The city announced Monday that it had selected a consortium of advertising, technology and telecom companies to deploy throughout the city thousands of modern-day payphones that will offer 24-hour, free WiFi connections, free calls to anywhere in the U.S., touchscreen displays with direct access to city services, maps and directions for tourists, and charging stations (for the cell phones you’d rather use).
The devices will also be capable of connecting people directly to emergency responders, and broadcasting alerts from the city during emergencies like Hurricane Sandy.
The whole system, city officials said, will constitute the largest free municipal WiFi network in the world. All of it will be funded by an astonishingly large revenue stream from sophisticated digital advertising — picture different and constantly fine-tuned ads depending on the block — that is projected to generate for the city $500 million over the next 12 years. Fifty percent of that revenue will go to the city.
The end product will no longer be called a “payphone.” The city is calling the new devices “links.”

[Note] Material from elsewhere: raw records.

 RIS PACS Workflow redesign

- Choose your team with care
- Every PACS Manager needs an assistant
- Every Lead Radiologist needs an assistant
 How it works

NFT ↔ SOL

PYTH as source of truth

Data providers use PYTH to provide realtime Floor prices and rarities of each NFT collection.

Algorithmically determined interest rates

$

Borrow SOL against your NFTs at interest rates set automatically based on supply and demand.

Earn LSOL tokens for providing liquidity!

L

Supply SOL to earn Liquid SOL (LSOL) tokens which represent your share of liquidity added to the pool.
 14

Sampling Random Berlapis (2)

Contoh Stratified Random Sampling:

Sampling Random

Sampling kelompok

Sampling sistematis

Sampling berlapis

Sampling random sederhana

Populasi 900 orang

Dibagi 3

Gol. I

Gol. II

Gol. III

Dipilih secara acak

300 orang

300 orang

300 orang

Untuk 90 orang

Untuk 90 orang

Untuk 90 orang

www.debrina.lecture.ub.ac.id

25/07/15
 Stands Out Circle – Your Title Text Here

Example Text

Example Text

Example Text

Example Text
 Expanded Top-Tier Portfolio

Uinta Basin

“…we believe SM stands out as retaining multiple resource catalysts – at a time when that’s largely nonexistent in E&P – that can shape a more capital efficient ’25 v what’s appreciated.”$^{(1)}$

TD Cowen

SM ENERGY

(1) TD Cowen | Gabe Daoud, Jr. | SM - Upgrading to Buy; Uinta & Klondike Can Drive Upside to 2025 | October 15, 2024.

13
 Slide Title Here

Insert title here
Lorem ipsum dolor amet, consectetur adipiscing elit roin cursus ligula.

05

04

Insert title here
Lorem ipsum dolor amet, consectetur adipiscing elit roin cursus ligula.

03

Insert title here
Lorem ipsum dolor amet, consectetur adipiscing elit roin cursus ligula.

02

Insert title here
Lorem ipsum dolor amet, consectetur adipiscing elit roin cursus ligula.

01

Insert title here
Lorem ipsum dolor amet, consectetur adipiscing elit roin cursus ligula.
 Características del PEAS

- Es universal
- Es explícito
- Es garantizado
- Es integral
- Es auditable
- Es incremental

The consortium, called CityBridge, says construction of the network will begin in 2015. Ultimately, as many as 10,000 of the machines will be installed across New York, replacing roughly 6,500 old-school payphones.
The city hopes to make money auctioning off some of the old payphones, which may retain some sentimental value, if not much functional allure. The new contract also calls for preserving three original phone booths on the Upper West Side — as, yes, operational phones — for posterity.